Summary
rejecting the proposition that Mich. Parole Bd. Policy Directive 45.12 creates a liberty interest in eligibility for sentence commutation
Summary of this case from Walker v. Mich. Dep't of Corr.Opinion
Case Number: 05-CV-74592.
December 28, 2006
OPINION AND ORDER DENYING PETITION FOR WRIT OF HABEAS CORPUS
I.
Petitioner Denver M. Goree has filed a pro se petition for a writ of habeas corpus pursuant to 28 U.S.C. § 2254. Petitioner, who is currently incarcerated at the Muskegon Correctional Facility in Muskegon, Michigan, challenges the Michigan Parole Board's decision denying him release on parole and declining to recommend commutation of his sentence. For the reasons set forth below, the Court denies the petition.
II.
Following a jury trial in Kent County Circuit Court, Petitioner was convicted of the first-degree felony murder of a police officer. On January 19, 1969, he was sentenced to life imprisonment. Petitioner does not challenge the constitutionality of that conviction. Instead, he challenges the actions of the Michigan Parole Board (MPB). Petitioner claims that the MPB violated his right to due process when it declined to recommend commutation of his sentence and failed to release him on parole despite a favorable parole guidelines score.

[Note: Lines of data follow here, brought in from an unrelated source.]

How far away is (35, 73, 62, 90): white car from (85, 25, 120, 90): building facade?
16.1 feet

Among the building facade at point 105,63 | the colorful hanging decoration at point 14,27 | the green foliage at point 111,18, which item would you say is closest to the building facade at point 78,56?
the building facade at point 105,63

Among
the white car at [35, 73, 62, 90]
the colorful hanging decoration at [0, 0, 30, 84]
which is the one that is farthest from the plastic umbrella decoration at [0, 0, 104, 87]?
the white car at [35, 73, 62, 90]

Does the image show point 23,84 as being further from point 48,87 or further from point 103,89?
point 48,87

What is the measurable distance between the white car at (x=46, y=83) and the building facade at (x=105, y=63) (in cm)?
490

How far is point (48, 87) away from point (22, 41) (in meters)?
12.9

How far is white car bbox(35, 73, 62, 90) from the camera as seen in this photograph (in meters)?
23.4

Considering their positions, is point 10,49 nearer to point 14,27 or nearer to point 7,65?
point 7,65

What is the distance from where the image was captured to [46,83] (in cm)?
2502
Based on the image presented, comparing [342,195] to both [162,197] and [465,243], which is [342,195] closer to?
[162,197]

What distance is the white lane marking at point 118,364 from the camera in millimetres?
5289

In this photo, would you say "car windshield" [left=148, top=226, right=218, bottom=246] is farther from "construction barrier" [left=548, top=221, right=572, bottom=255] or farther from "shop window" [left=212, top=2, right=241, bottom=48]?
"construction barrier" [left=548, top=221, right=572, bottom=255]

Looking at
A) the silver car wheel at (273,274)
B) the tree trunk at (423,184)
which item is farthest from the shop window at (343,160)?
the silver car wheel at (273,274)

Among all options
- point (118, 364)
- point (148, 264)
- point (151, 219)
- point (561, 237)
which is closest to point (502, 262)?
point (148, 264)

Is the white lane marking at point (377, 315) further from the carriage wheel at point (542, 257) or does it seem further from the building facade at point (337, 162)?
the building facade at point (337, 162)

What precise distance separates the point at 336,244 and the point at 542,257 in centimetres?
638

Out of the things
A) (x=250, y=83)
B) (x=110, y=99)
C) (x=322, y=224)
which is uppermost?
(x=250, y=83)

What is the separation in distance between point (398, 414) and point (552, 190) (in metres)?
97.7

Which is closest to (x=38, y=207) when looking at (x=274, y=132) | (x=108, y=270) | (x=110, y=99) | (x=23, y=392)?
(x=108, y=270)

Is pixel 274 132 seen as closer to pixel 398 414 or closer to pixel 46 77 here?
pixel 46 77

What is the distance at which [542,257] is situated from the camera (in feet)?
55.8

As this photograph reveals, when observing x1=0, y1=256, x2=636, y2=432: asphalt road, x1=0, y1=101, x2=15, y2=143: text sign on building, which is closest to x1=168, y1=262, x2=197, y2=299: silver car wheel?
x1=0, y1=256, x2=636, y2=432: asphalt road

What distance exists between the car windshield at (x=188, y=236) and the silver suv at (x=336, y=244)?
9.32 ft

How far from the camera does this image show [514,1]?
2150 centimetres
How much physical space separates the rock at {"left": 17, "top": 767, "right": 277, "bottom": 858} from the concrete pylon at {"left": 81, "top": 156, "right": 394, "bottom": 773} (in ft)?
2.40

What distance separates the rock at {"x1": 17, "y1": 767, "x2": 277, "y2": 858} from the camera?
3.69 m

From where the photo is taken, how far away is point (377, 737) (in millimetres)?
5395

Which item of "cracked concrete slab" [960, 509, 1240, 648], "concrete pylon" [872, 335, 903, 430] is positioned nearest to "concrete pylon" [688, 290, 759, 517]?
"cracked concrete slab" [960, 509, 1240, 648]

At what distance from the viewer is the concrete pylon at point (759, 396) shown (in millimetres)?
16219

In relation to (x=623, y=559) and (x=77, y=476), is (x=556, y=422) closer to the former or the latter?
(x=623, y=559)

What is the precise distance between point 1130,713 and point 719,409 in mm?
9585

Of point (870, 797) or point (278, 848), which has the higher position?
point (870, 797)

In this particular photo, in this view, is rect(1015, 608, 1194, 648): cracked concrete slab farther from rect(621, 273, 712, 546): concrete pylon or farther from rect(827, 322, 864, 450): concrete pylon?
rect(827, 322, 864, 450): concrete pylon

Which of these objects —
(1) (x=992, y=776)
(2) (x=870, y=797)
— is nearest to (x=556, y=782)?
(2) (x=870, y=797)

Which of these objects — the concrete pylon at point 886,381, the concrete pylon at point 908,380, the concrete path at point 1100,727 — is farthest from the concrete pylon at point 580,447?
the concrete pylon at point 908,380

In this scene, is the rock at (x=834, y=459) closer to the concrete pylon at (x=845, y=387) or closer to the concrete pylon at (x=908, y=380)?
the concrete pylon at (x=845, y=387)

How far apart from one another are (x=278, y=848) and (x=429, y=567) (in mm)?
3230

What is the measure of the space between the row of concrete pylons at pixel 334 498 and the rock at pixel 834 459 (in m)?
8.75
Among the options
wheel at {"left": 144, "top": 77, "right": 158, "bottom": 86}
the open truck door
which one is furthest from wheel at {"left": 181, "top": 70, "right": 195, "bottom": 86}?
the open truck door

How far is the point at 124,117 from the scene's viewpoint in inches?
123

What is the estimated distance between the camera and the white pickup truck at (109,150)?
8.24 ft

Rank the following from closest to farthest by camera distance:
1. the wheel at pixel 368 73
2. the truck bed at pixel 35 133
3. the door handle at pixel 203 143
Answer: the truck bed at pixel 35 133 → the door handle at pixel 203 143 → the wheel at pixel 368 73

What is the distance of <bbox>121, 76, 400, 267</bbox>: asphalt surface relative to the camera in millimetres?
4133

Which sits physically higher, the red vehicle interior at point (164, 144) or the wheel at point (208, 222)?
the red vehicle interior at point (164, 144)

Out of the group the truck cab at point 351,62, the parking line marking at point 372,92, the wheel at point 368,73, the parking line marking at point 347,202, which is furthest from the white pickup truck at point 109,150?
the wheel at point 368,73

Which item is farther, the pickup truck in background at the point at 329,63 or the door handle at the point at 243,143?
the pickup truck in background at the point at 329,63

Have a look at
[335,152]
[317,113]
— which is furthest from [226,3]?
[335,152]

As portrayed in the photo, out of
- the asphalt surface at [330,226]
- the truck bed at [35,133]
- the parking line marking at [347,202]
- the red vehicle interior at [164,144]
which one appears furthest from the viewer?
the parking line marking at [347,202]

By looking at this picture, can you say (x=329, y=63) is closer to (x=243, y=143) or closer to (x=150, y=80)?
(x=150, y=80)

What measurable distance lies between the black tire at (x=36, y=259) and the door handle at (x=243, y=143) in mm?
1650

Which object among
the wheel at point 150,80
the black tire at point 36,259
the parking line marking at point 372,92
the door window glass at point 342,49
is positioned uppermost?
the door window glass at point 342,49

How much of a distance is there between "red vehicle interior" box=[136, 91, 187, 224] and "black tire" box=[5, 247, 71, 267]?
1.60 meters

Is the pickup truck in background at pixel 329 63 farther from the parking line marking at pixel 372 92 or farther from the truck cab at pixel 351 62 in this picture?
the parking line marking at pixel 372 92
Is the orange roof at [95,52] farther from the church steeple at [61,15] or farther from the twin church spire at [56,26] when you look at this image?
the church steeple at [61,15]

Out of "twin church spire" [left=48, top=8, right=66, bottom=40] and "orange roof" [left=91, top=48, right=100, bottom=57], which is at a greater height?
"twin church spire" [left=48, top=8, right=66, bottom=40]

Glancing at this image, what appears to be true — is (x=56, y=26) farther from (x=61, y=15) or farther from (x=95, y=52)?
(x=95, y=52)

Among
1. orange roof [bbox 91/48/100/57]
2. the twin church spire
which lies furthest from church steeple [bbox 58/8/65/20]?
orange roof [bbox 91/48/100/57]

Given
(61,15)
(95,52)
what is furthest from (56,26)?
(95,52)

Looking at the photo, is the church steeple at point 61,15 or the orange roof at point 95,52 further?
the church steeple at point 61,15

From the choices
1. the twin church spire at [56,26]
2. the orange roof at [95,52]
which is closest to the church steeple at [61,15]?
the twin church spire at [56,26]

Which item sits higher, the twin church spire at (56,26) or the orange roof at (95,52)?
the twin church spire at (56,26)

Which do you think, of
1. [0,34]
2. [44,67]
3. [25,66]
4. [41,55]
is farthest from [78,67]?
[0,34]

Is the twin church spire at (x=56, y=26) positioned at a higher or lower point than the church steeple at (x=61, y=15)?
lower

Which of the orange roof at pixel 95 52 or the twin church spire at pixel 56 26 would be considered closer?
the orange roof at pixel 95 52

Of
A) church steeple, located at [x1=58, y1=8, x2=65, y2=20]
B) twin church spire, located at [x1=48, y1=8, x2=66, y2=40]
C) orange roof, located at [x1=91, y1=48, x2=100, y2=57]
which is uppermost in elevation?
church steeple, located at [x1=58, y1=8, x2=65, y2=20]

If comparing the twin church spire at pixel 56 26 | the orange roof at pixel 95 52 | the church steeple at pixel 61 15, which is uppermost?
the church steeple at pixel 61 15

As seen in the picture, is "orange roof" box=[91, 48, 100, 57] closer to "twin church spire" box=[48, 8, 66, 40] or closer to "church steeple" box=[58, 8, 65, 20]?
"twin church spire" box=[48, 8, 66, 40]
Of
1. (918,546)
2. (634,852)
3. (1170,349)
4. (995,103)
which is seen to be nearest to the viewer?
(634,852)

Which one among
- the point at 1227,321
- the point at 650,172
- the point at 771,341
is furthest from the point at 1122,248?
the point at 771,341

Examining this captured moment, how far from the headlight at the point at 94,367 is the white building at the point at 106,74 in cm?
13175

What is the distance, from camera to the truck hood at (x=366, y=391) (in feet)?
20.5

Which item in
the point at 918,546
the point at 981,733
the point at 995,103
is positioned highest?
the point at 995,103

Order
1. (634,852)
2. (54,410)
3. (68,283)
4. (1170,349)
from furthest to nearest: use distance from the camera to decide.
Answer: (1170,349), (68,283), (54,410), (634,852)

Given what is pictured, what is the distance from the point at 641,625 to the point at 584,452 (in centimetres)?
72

There is no constitutional right of a lawfully convicted person to be conditionally released before the expiration of a valid sentence. See Greenholtz v. Inmates of Nebraska Penal Corr. Complex, 442 U.S. 1, 7 (1979); Bd. of Pardons v. Allen, 482 U.S. 369, 377 n. 8 (1987). Thus, there is no federal constitutional right to parole.Gavin v. Wells, 914 F.2d 97, 98 (6th Cir. 1990).
In addition, Michigan law does not create a liberty interest in parole. Caldwell v. McNutt, 158 Fed. Appx. 739, 740 (6th Cir. 2006). In Michigan, the decision to release a prisoner on parole is a discretionary decision of the parole board. In re Parole of Johnson, 235 Mich. App. 21, 596 N.W.2d 202 (1999) (per curiam) (citing Mich. Comp. Laws § 791.234(6)(d) and 791.234(7)). See also Mich. Comp. Laws § 791.234(9). Because the Michigan Parole Board has discretion whether to grant parole, a defendant does not have a protected liberty interest in being released on parole. Canales v. Gabry, 844 F. Supp. 1167, 1171 (E.D. Mich. 1994). See also Wright v. Trammell, 810 F.2d 589, 590 (6th Cir. 1987) ("[T]he expectancy of release upon parole is not a constitutionally protected interest where the state holds out `no more than a mere hope that the benefit will be obtained.'") (quoting Greenholtz, 442 U.S. at 11, 99 S. Ct. 2100). Consequently, Petitioner does "not have a sufficient liberty interest in his future parole release to be entitled to due process in his parole release proceedings." Sharp v. Leonard, 611 F.2d 136, 137 (6th Cir. 1979).
In addition, Petitioner claims that he has a right to due process in the MPB's decision whether to recommend commutation of his sentence because MPB Policy Directive 45.12 creates a liberty interest in commutation. The Sixth Circuit Court of Appeals has held that directive 45.12 did not create a constitutionally protected liberty interest in eligibility for sentence commutation. Moran v. McGinnis, No. 95-1330, 1996 WL 304344, *1-2 (6th Cir. June 5, 1996). Thus, Petitioner fails to establish a due process violation.
III.
For the foregoing reasons, IT IS ORDERED that the petition for a writ of habeas corpus is DENIED and the matter is DISMISSED WITH PREJUDICE.